Your task is to return the span of lines beginning at the one with "class: Mammalia" and ending at the last line of the data, exactly as it stands.

> **DATA PROVIDED**:
────────
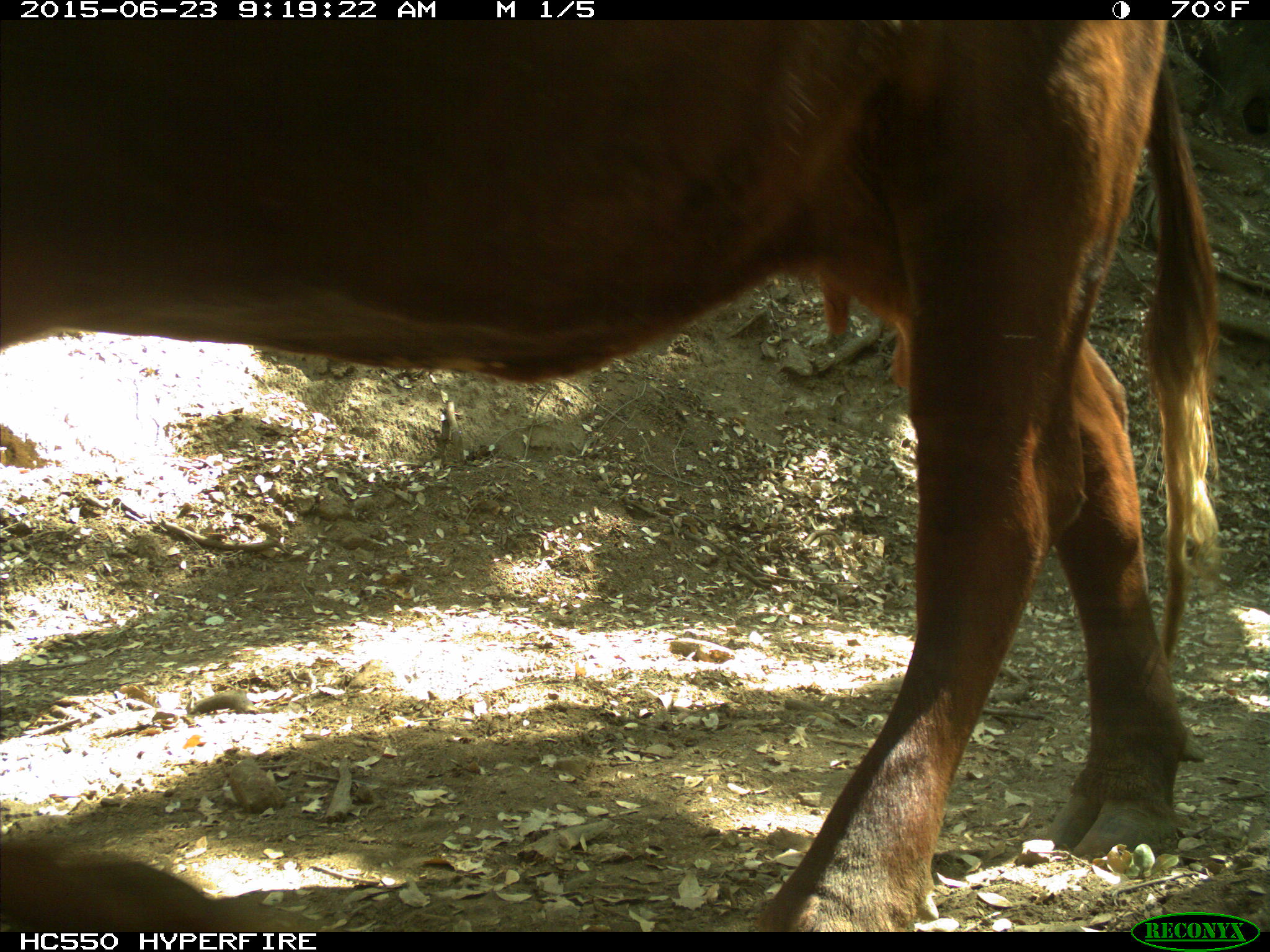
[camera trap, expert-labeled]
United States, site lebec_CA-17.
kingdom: Animalia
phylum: Chordata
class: Mammalia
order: Artiodactyla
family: Bovidae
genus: Bos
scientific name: Bos taurus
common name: domestic cow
────────
> **OUTPUT OF THE EXERCISE**:
class: Mammalia
order: Artiodactyla
family: Bovidae
genus: Bos
scientific name: Bos taurus
common name: domestic cow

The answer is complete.